Definiciones y etiopatogeniaArriba
Inflamación de las venas localizadas por encima de la fascia, acompañada de un proceso trombótico de intensidad variable.
Inflamación de venas varicosas: ~90 % de la tromboflebitis superficial. Afecta más a menudo a la vena safena magna y menos frecuentemente a la safena menor. Se produce congestión venosa y cambios en la pared → trombosis → inflamación de la pared vascular.
La tromboflebitis superficial afecta generalmente a la vena safena menor o a la safena magna, pero puede desarrollarse en cualquier vena superficial.

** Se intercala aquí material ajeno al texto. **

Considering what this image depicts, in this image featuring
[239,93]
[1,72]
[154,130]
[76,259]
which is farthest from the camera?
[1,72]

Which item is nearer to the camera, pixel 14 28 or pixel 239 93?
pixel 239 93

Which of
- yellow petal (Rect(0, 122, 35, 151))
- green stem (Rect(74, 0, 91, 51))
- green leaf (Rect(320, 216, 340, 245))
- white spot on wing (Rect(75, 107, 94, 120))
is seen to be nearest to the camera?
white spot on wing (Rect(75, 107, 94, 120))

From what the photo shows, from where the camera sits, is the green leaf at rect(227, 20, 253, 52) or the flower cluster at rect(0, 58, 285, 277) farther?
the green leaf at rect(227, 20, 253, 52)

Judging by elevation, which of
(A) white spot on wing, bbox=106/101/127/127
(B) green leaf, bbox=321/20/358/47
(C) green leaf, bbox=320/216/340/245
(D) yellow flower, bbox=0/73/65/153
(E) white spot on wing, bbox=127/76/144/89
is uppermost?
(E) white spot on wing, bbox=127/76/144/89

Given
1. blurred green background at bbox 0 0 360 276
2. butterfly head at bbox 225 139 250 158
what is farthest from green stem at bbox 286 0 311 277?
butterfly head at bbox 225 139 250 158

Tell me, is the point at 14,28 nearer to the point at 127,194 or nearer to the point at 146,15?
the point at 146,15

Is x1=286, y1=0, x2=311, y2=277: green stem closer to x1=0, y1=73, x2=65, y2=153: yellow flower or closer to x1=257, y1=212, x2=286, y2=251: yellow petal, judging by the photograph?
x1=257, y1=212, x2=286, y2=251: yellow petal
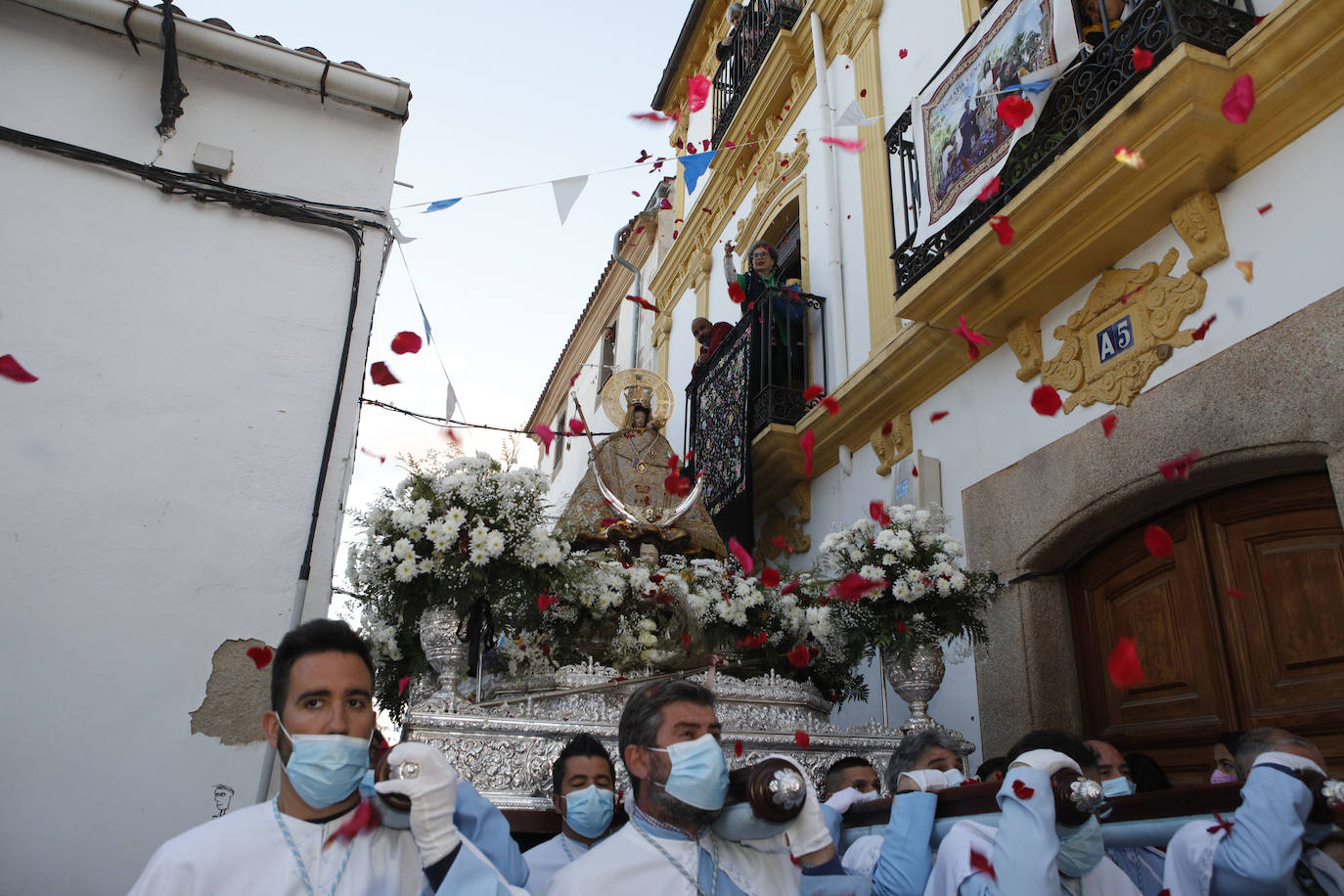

La tromboflebitis superficial recurrente puede indicar la presencia de una enfermedad neoplásica. La tromboflebitis migratoria puede acompañar o preceder a la enfermedad de Buerger o la enfermedad de Behçet, también a un adenocarcinoma (signo de Trousseau), más a menudo de páncreas. Las probabilidades de sufrir una trombosis de venas profundas concomitante a la flebitis superficial son bajas (~5 %).
Flebitis de las venas superficiales relacionada con catéter: afecta más frecuentemente a venas superficiales de los miembros superiores y venas centrales, es más rara en las venas de los miembros inferiores. Está provocada por la colocación de catéteres vasculares, periféricos o centrales, de forma prolongada. Factores que facilitan la inflamación: catéteres de elevado calibre, inserción de catéter central por vía periférica (y no por vía yugular o subclavia), colocación inadecuada del catéter, infección, trombofilias, tratamiento hormonal, sustancias irritantes (p. ej. fármacos administrados).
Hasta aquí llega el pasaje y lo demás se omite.